Already, 88% of providers said they experienced moderate or severe staffing shortages in the past year. As a result, 62% said they turned away new referrals and a similar number said they were struggling to achieve quality standards while nearly a third ended programs or service offerings.
In cases where providers cut programs, 42% said they axed residential habilitation services, which enable people with intellectual and developmental disabilities to remain in their homes.
“Even before massive federal Medicaid funding cuts go into effect, our national system of community-based disability services was facing an array of substantial challenges, threatening to undo the progress that had been made in recent years.
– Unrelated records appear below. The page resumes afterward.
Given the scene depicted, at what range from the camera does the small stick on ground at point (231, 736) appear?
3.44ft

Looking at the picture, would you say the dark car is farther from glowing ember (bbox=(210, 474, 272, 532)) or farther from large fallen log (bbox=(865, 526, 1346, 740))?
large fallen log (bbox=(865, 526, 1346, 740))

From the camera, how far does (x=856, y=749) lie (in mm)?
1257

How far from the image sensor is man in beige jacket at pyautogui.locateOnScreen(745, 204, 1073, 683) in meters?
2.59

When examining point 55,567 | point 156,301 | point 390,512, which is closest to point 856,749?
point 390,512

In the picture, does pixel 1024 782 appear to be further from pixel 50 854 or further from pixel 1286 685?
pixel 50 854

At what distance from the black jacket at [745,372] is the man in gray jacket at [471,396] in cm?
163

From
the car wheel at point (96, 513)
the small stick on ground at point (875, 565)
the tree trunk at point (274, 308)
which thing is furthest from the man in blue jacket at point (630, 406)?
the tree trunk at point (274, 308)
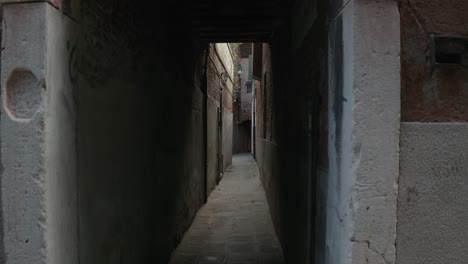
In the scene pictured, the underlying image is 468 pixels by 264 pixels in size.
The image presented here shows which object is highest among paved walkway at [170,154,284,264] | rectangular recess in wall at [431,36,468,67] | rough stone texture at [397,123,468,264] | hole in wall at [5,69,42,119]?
rectangular recess in wall at [431,36,468,67]

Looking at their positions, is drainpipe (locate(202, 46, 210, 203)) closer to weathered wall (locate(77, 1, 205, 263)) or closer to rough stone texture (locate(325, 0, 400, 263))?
weathered wall (locate(77, 1, 205, 263))

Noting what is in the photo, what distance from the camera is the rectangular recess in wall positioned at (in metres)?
1.82

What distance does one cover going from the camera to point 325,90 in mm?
2320

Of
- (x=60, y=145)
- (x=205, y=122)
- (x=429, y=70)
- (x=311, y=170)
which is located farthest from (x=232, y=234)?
(x=429, y=70)

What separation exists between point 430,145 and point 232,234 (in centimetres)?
488

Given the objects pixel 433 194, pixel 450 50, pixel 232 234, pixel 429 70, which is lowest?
pixel 232 234

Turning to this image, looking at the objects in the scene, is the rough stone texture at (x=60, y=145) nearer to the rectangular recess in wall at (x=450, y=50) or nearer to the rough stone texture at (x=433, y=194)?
the rough stone texture at (x=433, y=194)

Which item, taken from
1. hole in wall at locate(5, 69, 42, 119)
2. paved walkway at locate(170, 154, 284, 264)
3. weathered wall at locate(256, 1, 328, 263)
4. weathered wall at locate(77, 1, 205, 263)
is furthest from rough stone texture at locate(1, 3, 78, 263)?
paved walkway at locate(170, 154, 284, 264)

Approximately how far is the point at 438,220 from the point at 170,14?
169 inches

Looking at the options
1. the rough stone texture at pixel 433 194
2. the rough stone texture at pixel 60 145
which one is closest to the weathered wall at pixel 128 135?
the rough stone texture at pixel 60 145

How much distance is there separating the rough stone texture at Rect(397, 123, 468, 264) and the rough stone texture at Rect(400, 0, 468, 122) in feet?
0.26

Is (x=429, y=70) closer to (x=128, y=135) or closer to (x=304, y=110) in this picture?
(x=304, y=110)

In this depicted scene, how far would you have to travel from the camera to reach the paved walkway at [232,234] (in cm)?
514

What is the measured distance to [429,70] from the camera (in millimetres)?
1822
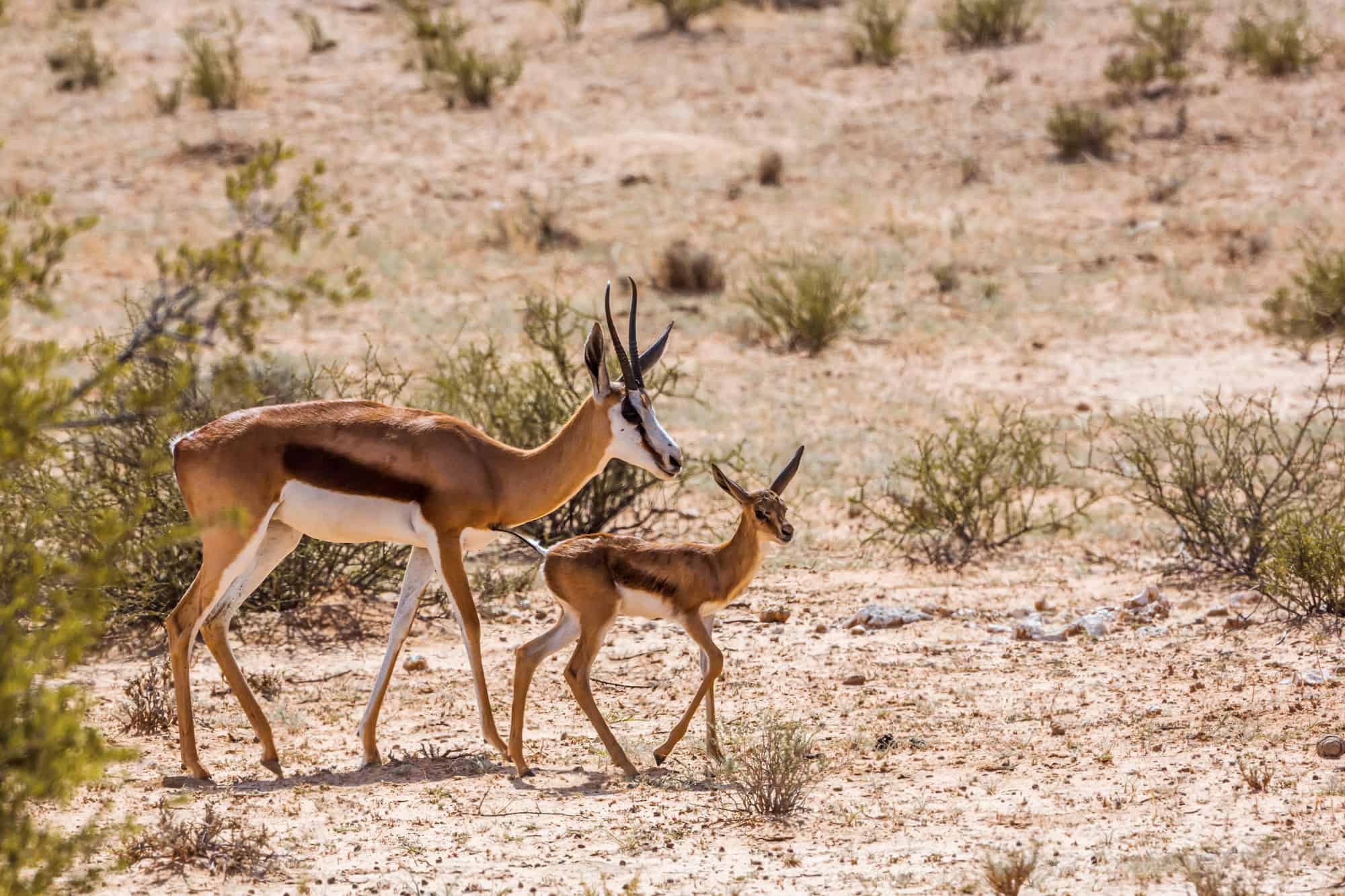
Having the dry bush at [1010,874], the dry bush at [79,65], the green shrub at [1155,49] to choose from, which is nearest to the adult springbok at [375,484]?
the dry bush at [1010,874]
Add to it the nearly $1 trillion in funding cuts passed earlier this year in the budget bill and it’s not hard to understand why people with disabilities are gravely concerned about the future of their services,” said Barbara Merrill, CEO at ANCOR.
While forthcoming Medicaid cuts do not specify changes to disability services, advocates have warned that people with disabilities will inevitably feel the effects of a dramatic drop in federal investment in the program, especially through optional offerings like home and community-based services.
“The resulting pressure on state budgets will leave many with no choice but to consider cuts to ‘optional’ services,” Merrill said. “Meanwhile, providers are already shuttering programs, already turning away people with IDD seeking services, and already delaying innovations and the development of new programs designed to support people in underserved areas and those with highly specialized needs. Without immediate action to address inadequate Medicaid reimbursement rates, we risk reneging on the fundamental promise of community inclusion for all.”